No interactions on record
No interactions on record
Explore head-to-head clinical comparisons of other medications in the same therapeutic classes.
Common clinical questions about TIMOLIDE 10-25 vs ALDOCLOR-150, answered by our medical review team.
TIMOLIDE 10-25 is a Antihypertensive Combination that works by Timolol is a non-selective beta-adrenergic receptor antagonist that blocks beta-1 and beta-2 receptors, reducing heart rate, myocardial contractility, and blood pressure. Hydrochlorothiazide is a thiazide diuretic that inhibits the sodium-chloride symporter in the distal convoluted tubule, increasing excretion of sodium and water, reducing plasma volume and blood pressure.. ALDOCLOR-150 is a Antihypertensive Combination (Central Alpha Agonist and Thiazide Diuretic) that works by Aldoclor-150 is a combination of methyldopa and chlorothiazide. Methyldopa is a centrally acting alpha-2 adrenergic agonist that reduces sympathetic outflow, decreasing peripheral vascular resistance and blood pressure. Chlorothiazide is a thiazide diuretic that inhibits sodium reabsorption in the distal convoluted tubule, leading to increased excretion of sodium and water, reducing plasma volume and blood pressure.. They differ in pharmacokinetic profiles, FDA-approved indications, and side effect profiles.
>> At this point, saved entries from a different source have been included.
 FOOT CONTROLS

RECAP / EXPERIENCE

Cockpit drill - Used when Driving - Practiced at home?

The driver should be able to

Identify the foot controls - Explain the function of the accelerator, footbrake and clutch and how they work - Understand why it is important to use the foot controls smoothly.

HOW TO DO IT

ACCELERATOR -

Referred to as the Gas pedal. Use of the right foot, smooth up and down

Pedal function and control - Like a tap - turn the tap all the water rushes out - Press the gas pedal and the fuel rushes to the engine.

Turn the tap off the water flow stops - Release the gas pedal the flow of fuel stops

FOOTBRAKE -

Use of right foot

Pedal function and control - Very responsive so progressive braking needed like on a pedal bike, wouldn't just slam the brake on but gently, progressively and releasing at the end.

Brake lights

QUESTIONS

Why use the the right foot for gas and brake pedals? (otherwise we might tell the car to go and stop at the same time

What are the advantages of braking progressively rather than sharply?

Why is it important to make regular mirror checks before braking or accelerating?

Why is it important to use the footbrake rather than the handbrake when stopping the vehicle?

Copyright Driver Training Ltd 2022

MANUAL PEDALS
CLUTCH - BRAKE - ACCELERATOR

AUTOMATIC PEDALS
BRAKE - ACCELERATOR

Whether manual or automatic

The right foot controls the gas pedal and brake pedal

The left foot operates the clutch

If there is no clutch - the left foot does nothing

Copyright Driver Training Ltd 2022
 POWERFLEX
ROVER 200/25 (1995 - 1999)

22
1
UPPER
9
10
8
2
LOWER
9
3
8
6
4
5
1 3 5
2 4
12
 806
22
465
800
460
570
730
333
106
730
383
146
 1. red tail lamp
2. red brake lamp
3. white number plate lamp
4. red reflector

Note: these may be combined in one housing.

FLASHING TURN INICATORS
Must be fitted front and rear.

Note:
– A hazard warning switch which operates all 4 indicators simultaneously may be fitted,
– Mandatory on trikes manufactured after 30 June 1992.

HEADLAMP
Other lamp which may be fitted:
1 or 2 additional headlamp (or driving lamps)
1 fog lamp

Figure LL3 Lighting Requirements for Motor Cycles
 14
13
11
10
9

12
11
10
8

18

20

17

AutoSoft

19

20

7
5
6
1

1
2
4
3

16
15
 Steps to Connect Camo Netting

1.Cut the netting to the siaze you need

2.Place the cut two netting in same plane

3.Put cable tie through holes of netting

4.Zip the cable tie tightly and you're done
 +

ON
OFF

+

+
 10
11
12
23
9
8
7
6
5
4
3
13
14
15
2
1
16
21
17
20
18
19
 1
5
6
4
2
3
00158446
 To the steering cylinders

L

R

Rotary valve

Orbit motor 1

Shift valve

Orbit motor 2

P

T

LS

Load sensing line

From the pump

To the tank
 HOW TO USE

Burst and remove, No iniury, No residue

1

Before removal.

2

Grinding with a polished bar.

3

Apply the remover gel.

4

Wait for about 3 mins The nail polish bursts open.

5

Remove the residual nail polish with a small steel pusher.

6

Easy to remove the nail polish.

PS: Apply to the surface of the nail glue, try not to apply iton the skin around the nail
Potency comparisons between TIMOLIDE 10-25 and ALDOCLOR-150 depend on the specific clinical indication. These are agents from distinct pharmacological classes and are not directly interchangeable by dose. A physician or clinical pharmacist should guide any therapeutic switching decisions.
The standard adult dose of TIMOLIDE 10-25 is: One tablet (timolol 10 mg / hydrochlorothiazide 25 mg) orally once daily. May be increased to two tablets once daily if needed.. The standard adult dose of ALDOCLOR-150 is: ALDOCLOR-150 is a combination product containing 150 mcg of clonidine and 25 mg of chlorthalidone. The typical adult dose is one tablet orally once daily.. Dosing should always be individualized based on indication, renal and hepatic function, age, and other patient factors.
No direct drug-drug interaction has been formally documented between TIMOLIDE 10-25 and ALDOCLOR-150 in current clinical databases. However, individual patient risk factors including other medications, organ function, and comorbidities should always be evaluated by a qualified healthcare provider.
The maternal-fetal safety profiles differ. TIMOLIDE 10-25 is classified as Category C. First trimester: Risk category D. Timolol (beta-blocker) and hydrochlorothiazide (diuretic) are associated with potential fetal bradycardia, hypoglycemia, and growth restriction. T. ALDOCLOR-150 is classified as Category C. First trimester: Increased risk of neural tube defects (spina bifida) and other major congenital malformations (e.g., cardiovascular, orofacial clefts) due to folate antagonism. Se. Always consult a maternal-fetal medicine specialist before taking either drug during pregnancy or lactation.